While catching fish is the apparent reason for going fishing it isn’t the real object of the exercise. The true meaning of fishing is becoming part of nature or it is at least when one is afoot with a rod and reel in hand.
My earliest memory of fishing is of catching pickerel and sunfish while sitting next to the Concord Bridge. I can still see that pickerel in my minds eye long and glistening as my father removed the hook from its lip.
In the summers we always went to upstate New York to the Adirondack mountains where my Grandmother had a German gingerbread cottage and my uncle the doctor had a big lakeside summer home. We kept our summer tenting rig at Uncle Al’s. it was wood for a tent platform and a large wall tent and a canoe. We’d set up on the beach at a small lake and there we would be for a few weeks. The lake water was warm and the canoe took us out most days for hours of paddling and fishing.

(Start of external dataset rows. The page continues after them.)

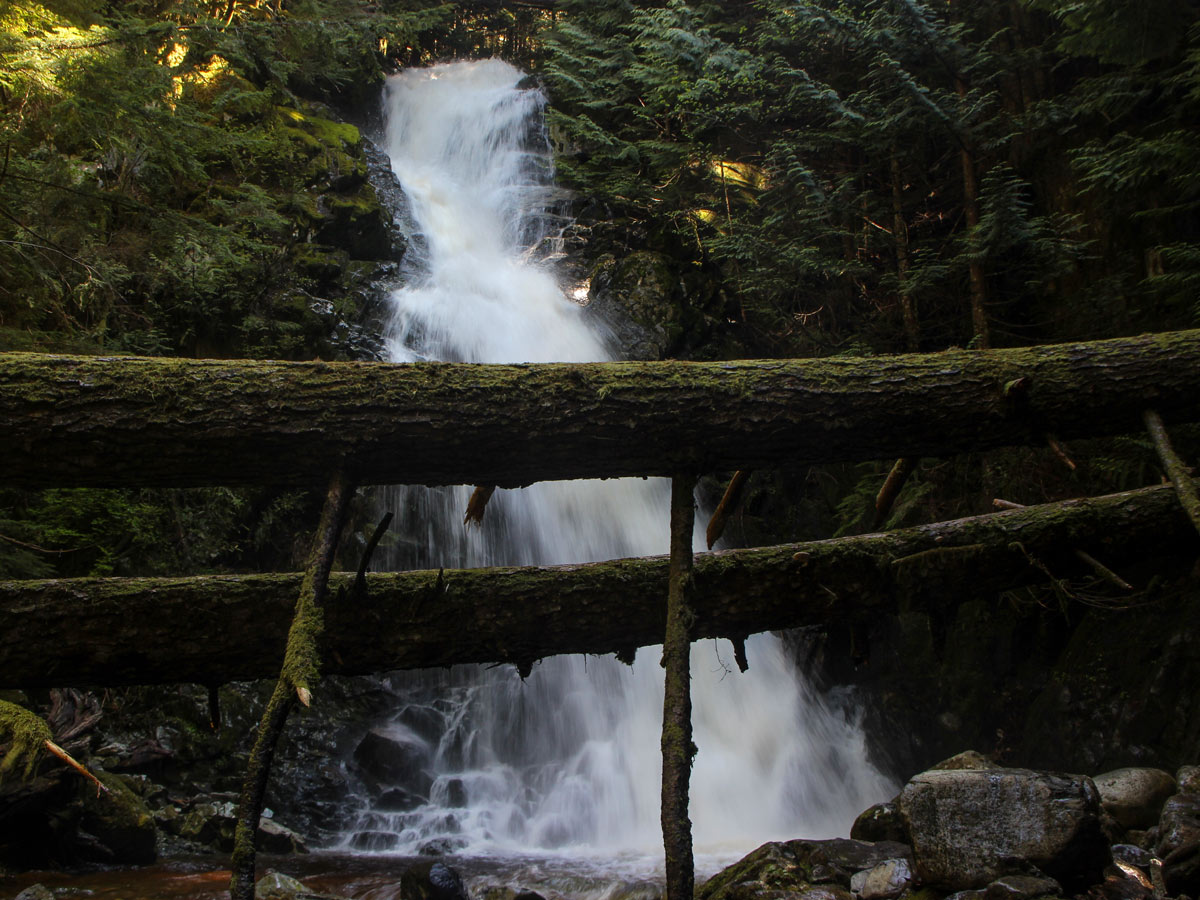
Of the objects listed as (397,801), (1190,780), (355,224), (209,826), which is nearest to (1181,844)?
(1190,780)

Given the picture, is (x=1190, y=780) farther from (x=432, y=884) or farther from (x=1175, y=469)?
(x=432, y=884)

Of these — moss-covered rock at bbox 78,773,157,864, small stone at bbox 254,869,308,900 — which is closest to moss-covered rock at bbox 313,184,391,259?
moss-covered rock at bbox 78,773,157,864

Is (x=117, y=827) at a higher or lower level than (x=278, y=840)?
higher

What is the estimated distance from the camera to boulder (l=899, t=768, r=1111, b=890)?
3.97 meters

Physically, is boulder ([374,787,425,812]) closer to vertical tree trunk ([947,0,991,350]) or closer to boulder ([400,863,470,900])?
boulder ([400,863,470,900])

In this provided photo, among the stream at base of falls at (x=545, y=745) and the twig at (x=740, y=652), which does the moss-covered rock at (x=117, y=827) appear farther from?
the twig at (x=740, y=652)

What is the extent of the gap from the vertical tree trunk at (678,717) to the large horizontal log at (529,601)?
1034 millimetres

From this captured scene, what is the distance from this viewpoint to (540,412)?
308 cm

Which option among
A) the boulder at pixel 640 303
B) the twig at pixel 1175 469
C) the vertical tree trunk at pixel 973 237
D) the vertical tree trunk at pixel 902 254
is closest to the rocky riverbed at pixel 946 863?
the twig at pixel 1175 469

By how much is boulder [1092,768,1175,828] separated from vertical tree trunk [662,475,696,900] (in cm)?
419

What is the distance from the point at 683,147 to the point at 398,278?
227 inches

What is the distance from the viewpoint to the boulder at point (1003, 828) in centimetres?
397

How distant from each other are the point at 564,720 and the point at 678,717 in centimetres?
738

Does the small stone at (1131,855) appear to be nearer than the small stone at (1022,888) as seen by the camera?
No
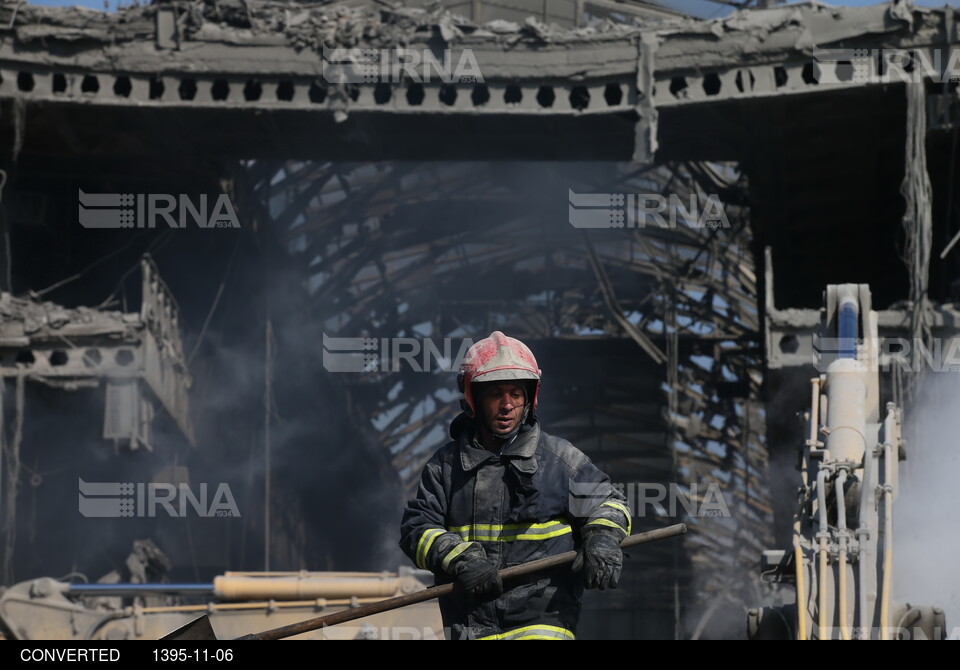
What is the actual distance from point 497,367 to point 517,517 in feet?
2.28

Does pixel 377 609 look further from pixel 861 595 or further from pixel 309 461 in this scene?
pixel 309 461

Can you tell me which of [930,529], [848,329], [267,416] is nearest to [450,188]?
[267,416]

Later the family ended up in the American west and I grew into a fly fisherman. We lived near enough to local trout streams that I could pack my fly rod and creel on my bicycle and within half an hour be wading upstream casting and wading until near dark. I’d come home with fresh trout which my mother always seemed to enjoy cooking for dinner. As I grew old enough to have a drivers license I was able from time to time head off on longer forays with my best friend Mike. We had a dozen streams and rivers we came to know well and whether rainbow or brown trout we tied our own flies to match the hatch on every stream for every season. It took me through high school and well into college barely noticing those strange creatures known as girls.
By the time I was nearing the end of college I’d come to know all of the great trout waters of the Rocky mountain west. I begun to head farther afield and for a variety of wilderness seeking reasons ended up moving to Canada, first Alberta then British Columbia. Canoes and kayaks became my preferred mode of wilderness travel in the summer and during the winter cross-country skies provide a canoe like gliding experience across vast expanses of snow-white waters.
One kayak expedition led to an adventure along the coast of British Columbia and when my father died suddenly my inheritance was just enough to buy a small 35 ft sailboat. Thus began my life at sea, living aboard that tiny vessel and calling home in sheltered bays where the anchor held.
Then suddenly years passed and I have become part of something larger with regard to fish. I rarely catch them or even try though perhaps one day I will again. For now my focus has become learning ever more about the lives of fish and the vital role they play on this blue planet and in trying to give back to them what our kind has taken away.
It seems to me fish are the very essence of life and this is a lesson that our children ought to learn. Surely they are the most important connection man has with the water world where we are the aliens. Fish are the go betweens, the animal spirits and “familiars” that bind us to water.
I’m not the first to notice the importance of fish 2000 years ago another man gathered close to himself “fishermen” who he found could help in explaining some important truths about this world.
In recent decades the fish of this blue planet have been disappearing fast. It has been a terrible mystery that many amongst us sought to explain with the usual answer, the usual suspects, some form of singular sinner (not us) who must be pointed out and chastised for their sins. Alas it is rarely true that such usual and convenient suspects are the source of great problems. More often it is us who is the problem. But learning that it is us doesn’t necessarily solve the problem. We still have to solve the puzzle and in doing so hopefully discover the true answers and solutions. Amazingly it is the fish who make up the key pieces of the puzzle.